##### Data #####

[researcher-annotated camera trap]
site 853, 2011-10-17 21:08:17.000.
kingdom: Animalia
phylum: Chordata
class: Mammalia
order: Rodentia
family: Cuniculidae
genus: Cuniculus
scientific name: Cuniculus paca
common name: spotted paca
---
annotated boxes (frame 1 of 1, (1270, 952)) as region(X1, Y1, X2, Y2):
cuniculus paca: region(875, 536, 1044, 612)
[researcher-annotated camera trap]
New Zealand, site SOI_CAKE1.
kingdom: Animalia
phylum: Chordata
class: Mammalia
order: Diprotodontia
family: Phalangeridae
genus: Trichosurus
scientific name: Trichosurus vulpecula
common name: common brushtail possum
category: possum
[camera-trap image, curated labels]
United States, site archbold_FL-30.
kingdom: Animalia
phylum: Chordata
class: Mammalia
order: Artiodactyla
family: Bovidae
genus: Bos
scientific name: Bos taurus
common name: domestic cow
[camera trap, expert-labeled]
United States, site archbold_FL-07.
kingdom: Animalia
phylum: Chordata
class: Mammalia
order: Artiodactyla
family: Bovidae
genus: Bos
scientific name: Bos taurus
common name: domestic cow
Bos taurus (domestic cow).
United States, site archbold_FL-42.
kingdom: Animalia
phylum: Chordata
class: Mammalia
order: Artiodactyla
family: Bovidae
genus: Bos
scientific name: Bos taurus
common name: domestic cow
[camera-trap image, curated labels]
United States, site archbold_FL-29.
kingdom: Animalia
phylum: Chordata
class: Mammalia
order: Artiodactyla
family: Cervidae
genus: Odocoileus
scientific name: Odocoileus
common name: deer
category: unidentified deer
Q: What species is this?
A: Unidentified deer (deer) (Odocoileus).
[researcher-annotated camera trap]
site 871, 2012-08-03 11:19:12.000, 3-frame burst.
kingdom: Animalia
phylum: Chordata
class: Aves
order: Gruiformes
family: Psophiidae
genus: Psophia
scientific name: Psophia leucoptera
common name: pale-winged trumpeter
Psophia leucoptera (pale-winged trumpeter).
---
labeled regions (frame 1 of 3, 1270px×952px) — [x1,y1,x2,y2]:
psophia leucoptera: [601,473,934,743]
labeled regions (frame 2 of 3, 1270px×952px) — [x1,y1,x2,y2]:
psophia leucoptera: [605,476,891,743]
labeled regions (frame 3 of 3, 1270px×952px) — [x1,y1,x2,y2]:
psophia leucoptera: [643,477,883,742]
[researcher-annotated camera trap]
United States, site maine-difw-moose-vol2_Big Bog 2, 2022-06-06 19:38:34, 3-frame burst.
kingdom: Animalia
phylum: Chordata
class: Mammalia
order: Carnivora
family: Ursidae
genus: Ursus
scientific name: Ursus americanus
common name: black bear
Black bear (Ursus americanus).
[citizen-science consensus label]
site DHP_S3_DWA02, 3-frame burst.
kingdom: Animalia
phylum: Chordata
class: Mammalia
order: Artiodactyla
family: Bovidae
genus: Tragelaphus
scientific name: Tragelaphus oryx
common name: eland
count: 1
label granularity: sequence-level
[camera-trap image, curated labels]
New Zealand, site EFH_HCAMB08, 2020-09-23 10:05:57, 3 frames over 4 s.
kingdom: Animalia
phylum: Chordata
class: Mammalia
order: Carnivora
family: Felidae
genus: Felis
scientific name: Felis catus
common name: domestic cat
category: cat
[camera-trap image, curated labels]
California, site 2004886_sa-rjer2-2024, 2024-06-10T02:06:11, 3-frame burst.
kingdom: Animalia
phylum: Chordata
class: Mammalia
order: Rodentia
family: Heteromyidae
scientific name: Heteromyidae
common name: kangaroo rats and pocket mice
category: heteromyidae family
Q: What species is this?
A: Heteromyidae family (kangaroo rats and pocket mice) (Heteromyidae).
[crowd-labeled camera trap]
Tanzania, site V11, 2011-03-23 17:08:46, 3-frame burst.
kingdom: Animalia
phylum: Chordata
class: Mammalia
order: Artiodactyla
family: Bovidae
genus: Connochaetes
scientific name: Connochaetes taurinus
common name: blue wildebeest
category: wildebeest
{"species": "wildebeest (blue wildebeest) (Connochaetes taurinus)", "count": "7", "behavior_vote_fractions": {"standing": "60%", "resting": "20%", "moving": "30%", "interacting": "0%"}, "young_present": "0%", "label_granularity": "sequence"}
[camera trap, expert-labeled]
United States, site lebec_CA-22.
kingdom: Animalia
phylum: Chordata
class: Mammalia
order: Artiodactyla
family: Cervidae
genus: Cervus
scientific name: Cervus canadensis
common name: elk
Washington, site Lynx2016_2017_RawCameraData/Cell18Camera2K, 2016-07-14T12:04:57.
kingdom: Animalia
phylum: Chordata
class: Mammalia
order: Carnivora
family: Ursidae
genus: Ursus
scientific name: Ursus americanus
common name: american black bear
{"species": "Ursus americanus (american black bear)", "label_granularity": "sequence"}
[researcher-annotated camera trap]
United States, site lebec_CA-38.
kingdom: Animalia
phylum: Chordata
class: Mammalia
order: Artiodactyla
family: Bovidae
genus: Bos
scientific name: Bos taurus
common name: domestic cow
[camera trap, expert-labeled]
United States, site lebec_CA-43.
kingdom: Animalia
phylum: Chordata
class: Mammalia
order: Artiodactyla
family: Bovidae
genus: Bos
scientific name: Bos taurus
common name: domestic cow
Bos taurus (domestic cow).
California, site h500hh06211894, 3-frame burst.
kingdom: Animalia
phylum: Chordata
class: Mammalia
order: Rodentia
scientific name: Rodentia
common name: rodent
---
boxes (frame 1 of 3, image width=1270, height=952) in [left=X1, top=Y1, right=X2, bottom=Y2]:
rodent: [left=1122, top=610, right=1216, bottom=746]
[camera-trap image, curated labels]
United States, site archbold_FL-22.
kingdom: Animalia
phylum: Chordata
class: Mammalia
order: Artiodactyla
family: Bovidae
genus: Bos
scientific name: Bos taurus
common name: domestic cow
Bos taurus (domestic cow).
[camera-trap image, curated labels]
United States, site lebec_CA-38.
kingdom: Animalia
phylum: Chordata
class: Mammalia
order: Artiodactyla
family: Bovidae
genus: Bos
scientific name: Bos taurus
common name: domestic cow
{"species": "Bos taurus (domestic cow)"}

#####

What to work on
Match on "California": copy every line in the records that has it.

Solution for this task
California, site 2004886_sa-rjer2-2024, 2024-06-10T02:06:11, 3-frame burst.
California, site h500hh06211894, 3-frame burst.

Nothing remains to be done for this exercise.